What are some seemingly Strange or Irrelevant Job Interview Questions you have been asked recently?
Creative, odd and irrelevant-sounding questions have been asked before, but in the 2010s, I think some may be more unexpected than usual, from what I've briefly heard. Is it a trend?
I was once asked, in the middle of a very serious interview, "So, tell me a joke that makes you laugh". At the time I was sitting at the far end of a long boardroom table with 6 people in suits and serious expressions facing me. We had spent the previous half hour dissecting my previous work experience and discussing potential work projects. Talk about being thrown a curveball!
Q.) Are you on FaceBook? I'd like to learn more about you.
A.) No, but I still use AOL Instant Messenger if that helps.
Even though my FB account is locked down pretty good and I typically don't post personal stuff I'd rather not chance it.
I was asked if I was popular in high school. Like that was sooooo long ago and far away....

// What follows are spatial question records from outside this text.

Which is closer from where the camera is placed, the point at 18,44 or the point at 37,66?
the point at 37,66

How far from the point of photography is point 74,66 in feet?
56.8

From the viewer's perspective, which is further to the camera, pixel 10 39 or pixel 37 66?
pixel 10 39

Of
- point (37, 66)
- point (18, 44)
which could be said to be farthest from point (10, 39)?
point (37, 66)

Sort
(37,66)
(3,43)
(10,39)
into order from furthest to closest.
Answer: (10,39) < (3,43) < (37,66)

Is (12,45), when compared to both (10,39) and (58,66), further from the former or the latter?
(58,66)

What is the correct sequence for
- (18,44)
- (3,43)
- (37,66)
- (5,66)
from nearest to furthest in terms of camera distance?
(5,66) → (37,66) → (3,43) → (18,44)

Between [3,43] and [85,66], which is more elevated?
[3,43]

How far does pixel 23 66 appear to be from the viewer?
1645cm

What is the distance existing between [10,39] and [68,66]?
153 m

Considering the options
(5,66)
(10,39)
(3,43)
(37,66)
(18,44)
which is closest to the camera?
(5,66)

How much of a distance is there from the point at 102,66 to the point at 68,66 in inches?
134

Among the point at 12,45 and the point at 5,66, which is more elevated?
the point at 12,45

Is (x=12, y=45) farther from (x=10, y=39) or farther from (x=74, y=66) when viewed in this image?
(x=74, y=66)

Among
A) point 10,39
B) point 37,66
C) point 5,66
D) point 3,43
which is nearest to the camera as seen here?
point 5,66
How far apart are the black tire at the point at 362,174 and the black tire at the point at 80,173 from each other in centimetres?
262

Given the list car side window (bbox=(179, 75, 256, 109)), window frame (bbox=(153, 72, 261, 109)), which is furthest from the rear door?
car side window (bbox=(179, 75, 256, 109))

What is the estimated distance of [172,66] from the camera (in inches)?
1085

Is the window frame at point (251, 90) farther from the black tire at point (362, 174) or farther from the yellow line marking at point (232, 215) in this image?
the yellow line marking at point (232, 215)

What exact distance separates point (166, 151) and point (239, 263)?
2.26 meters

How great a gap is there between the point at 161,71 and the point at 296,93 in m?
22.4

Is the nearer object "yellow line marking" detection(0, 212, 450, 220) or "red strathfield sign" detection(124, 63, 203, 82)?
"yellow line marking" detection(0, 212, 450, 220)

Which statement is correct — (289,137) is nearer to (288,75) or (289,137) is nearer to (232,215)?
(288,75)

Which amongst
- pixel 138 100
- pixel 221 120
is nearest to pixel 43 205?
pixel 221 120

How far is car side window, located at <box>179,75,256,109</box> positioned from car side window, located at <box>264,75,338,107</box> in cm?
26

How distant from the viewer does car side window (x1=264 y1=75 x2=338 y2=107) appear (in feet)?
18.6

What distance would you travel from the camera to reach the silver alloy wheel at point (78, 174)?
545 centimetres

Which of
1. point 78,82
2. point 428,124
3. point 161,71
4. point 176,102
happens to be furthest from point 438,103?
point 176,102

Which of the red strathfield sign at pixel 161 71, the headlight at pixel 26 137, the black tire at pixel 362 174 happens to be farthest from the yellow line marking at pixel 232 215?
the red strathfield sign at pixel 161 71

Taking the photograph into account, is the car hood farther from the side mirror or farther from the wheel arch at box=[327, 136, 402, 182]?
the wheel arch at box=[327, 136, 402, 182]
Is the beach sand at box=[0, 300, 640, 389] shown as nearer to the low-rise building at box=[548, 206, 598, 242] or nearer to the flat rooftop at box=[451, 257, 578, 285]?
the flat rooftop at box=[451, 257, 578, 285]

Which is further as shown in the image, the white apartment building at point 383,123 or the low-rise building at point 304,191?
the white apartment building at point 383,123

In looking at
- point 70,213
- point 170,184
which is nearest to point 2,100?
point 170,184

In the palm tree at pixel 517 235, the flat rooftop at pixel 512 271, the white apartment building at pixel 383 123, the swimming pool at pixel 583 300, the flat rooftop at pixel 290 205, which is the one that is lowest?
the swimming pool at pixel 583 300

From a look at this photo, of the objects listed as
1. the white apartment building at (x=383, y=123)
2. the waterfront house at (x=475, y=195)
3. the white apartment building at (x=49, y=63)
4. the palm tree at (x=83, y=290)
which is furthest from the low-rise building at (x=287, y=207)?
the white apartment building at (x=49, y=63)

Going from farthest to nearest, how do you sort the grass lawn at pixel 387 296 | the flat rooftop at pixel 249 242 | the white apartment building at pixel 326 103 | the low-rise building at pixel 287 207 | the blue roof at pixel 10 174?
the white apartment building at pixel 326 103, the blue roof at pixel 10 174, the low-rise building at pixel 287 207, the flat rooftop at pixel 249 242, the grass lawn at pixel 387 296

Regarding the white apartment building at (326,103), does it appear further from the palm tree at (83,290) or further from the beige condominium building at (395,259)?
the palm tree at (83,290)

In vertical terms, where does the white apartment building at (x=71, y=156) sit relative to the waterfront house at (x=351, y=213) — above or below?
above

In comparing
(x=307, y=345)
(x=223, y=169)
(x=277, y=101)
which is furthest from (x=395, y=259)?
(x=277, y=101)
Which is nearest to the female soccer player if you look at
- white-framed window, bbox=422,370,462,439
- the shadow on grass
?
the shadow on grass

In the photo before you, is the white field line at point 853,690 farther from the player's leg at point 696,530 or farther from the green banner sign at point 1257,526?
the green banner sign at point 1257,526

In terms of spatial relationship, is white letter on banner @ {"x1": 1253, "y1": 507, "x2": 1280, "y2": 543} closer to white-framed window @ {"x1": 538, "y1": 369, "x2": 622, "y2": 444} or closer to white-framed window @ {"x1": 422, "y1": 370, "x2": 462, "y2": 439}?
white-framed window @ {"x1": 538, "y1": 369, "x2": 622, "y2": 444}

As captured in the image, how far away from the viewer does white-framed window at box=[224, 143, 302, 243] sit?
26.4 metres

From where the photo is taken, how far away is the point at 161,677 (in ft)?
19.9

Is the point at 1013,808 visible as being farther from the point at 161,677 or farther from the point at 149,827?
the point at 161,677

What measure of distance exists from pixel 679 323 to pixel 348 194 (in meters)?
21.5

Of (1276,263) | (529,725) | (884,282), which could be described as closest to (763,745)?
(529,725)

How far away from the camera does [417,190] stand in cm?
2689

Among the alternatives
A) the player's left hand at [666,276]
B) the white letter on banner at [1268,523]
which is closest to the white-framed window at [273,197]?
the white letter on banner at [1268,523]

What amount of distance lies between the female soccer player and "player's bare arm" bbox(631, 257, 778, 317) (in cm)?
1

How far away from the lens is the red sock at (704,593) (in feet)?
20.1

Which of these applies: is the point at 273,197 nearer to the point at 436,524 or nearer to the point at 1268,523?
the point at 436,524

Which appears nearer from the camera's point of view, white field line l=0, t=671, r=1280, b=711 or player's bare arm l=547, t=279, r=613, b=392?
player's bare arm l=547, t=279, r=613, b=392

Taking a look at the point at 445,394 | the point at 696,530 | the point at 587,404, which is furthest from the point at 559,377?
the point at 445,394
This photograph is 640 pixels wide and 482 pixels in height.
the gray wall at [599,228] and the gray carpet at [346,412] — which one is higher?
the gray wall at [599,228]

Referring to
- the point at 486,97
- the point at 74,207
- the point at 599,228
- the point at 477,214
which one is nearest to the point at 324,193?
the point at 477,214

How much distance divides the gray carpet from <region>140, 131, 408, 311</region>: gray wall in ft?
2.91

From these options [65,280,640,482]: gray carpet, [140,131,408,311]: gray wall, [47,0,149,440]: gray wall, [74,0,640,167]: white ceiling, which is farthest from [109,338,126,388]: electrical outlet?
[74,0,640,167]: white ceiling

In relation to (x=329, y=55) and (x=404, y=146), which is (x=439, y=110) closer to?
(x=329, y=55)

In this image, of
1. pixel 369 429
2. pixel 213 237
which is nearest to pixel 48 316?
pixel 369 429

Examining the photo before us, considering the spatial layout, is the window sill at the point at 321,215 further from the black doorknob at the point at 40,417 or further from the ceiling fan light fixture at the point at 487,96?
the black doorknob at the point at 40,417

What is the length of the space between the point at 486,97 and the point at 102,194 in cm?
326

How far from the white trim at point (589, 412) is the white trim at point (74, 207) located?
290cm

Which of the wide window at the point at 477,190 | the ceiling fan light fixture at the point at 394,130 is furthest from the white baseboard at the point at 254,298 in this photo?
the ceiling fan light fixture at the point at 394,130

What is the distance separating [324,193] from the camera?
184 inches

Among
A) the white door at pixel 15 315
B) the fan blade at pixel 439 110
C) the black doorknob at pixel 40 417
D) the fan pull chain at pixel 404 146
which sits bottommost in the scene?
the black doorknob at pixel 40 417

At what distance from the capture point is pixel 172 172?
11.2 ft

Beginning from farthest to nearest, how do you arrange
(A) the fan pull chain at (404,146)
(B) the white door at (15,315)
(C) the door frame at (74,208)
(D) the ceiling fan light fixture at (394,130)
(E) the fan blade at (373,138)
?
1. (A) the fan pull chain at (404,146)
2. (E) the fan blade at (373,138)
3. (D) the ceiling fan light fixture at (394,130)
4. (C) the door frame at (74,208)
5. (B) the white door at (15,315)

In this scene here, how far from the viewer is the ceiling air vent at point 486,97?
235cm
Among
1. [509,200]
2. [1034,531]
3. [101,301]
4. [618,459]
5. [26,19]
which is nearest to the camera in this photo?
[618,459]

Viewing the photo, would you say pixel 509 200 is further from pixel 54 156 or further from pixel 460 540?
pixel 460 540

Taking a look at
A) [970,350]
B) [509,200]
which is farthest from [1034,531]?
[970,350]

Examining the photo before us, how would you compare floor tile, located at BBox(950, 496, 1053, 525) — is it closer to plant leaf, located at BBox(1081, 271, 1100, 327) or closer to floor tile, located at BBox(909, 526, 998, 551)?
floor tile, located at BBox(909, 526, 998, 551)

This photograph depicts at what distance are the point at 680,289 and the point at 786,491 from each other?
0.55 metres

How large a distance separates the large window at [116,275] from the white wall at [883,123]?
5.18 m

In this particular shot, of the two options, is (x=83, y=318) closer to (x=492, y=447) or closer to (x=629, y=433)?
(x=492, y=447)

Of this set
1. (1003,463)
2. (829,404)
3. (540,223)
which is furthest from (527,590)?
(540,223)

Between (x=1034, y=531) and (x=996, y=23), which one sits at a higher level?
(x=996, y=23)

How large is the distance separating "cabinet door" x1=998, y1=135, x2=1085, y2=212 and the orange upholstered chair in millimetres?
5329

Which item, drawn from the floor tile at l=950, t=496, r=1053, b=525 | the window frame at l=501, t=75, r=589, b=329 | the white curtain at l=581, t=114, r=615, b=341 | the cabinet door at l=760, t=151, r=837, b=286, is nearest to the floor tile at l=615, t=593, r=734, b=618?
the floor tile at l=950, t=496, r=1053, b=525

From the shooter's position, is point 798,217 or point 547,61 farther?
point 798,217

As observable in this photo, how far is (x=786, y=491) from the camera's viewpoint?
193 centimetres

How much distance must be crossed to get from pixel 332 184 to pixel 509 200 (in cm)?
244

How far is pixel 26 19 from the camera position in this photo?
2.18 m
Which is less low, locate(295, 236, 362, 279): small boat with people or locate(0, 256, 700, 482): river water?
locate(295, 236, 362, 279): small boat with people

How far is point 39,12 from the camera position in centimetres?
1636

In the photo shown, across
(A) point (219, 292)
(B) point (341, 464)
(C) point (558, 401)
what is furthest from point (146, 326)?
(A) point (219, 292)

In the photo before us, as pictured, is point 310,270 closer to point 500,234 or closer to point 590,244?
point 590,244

I was asked during one interview to put together a wooden childrens puzzle while being timed. The interviewers asked me if I thought it was strange. It was definitely nothing I had expected, but I could see their logic. The position was an admin job in an emergency room. They wanted to see how well I could perform and stay coordinated under pressure. Ithought I did pretty well... No. I didn't get the job. /
I joined a colleague for an impromptu 2-person panel interview once on a guy who was on his second round of interviews. I was the third person to enter the room and I took my seat at the table. Halfway through the interview, my colleague suddenly blurted out to the guy getting interviewed, "I wanna know two things: 'do you like to bang women and do you like to drink beer'?" He counted these two items off on his fingers. The color left my face and I couldn't believe it. I was trying hard not to laugh. I tried to protect him by immediately asking a different question, but he then pointed at me and said "this guy here likes to wear PINK" (I was wearing a men's pink dress shirt). I know he thought he was being relaxed and boisterous, but he was asking the interviewee details about his sexual orientation. I realized that day that my very masculine friend sitting next to me was probably the only gay man in the room. When the interviewee was finished and he went in to do his HR interview and was asked, "Of what achievements are you most proud?" he felt the need to say, "Getting my future wife to go on our first date". I guess he thought something like that was important at our company, but his dumb answer cost him the job. My colleague wanted to hire the guy. I voted the guy down because he laughed when my pink shirt was pointed out.
A few years ago at an interview I was asked, "What book is on your bedside table?"
I talked about my love of books and what fiction I was reading at the time, but didn't get the job-- even though I felt I was more qualified than the other candidates. Later I found out it was a religious school... and I didn't mention THAT book.
I was asked about my favorite movie (The Color Purple) during my interview for this position. It actually broke the ice a bit more and helped me relax during what turned out to be a two hour process!
You want a story? I'll give you a good interview question that made me crazy for days.
I was on a technical interview and the interviewer asked me this:
"Pick a state and pick a number." (I said New Jersey and 200,000)
"You are in a city in New Jersey that has a population of 200,000 people. How many barbers are there?"
Okay, I promise, I'm not going to rant on how these pompous idiots torture people who are just looking for a job with insane questions but I'll tell you that the object of the question is to see how you think.
My answer was, "Given that hair grows at approximately half an inch per month and that most people don't feel they need a hair cut until their hair reaches an inch longer than normal then people go to the barber once a month. The average work day is eight hours including lunch (as defined by OSHA) and it should take an average barber approximately a half hour to cut one person's hair - meaning that they can cut 14 people a day. Assuming that people are going to have their haircut locally and that their are a percentage say (10%) of people who are bald and don't require haircuts that 20,000 people don't go - leaving 180,000 who require haircuts every two months or 61 days. 1 barber can cut 854 people for two months. 854 into 180,000 is 210. Approximately 210 barbers for that city."
If you were an animal which animal would you be...all I could think was really, are you serious??
I agree - I think it's a silly question left over from elementary school and junior high. In fact, we WERE asked that in 7th grade. It was supposed to be a psychological kind of analysis,and a writing prompt as well, but I never found it useful.